To do: Your job is to return every line in the data holding the string "site".

Extracted information:
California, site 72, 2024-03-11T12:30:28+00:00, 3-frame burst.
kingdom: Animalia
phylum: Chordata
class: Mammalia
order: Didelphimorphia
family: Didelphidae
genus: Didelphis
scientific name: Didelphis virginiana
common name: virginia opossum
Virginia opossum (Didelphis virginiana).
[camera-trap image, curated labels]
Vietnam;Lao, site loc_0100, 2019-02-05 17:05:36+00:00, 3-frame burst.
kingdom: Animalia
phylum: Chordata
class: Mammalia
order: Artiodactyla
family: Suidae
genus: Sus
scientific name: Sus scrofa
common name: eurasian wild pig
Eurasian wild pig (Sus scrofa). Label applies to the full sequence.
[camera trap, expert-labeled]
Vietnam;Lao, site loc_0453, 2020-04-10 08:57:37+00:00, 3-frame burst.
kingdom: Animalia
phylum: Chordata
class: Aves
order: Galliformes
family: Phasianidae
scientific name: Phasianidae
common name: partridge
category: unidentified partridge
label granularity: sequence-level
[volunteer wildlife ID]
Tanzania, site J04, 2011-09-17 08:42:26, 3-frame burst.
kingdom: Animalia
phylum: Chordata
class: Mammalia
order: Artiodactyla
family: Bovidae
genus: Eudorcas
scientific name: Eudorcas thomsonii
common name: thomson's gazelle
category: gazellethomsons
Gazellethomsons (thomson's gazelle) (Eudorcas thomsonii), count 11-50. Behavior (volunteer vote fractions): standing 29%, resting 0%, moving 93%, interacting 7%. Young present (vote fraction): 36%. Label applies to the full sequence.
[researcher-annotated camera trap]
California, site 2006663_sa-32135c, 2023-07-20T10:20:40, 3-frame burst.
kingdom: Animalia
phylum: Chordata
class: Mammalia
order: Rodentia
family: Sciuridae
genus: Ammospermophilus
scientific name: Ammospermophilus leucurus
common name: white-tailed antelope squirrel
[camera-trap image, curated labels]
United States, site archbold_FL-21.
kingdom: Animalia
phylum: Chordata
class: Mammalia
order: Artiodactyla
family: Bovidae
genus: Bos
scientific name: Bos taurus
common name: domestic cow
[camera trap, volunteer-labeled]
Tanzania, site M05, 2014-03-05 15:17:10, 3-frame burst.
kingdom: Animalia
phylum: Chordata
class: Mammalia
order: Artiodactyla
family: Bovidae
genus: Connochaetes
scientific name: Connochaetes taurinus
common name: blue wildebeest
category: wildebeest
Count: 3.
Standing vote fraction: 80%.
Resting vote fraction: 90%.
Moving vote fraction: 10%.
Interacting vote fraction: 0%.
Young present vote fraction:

Solution:
California, site 72, 2024-03-11T12:30:28+00:00, 3-frame burst.
Vietnam;Lao, site loc_0100, 2019-02-05 17:05:36+00:00, 3-frame burst.
Vietnam;Lao, site loc_0453, 2020-04-10 08:57:37+00:00, 3-frame burst.
Tanzania, site J04, 2011-09-17 08:42:26, 3-frame burst.
California, site 2006663_sa-32135c, 2023-07-20T10:20:40, 3-frame burst.
United States, site archbold_FL-21.
Tanzania, site M05, 2014-03-05 15:17:10, 3-frame burst.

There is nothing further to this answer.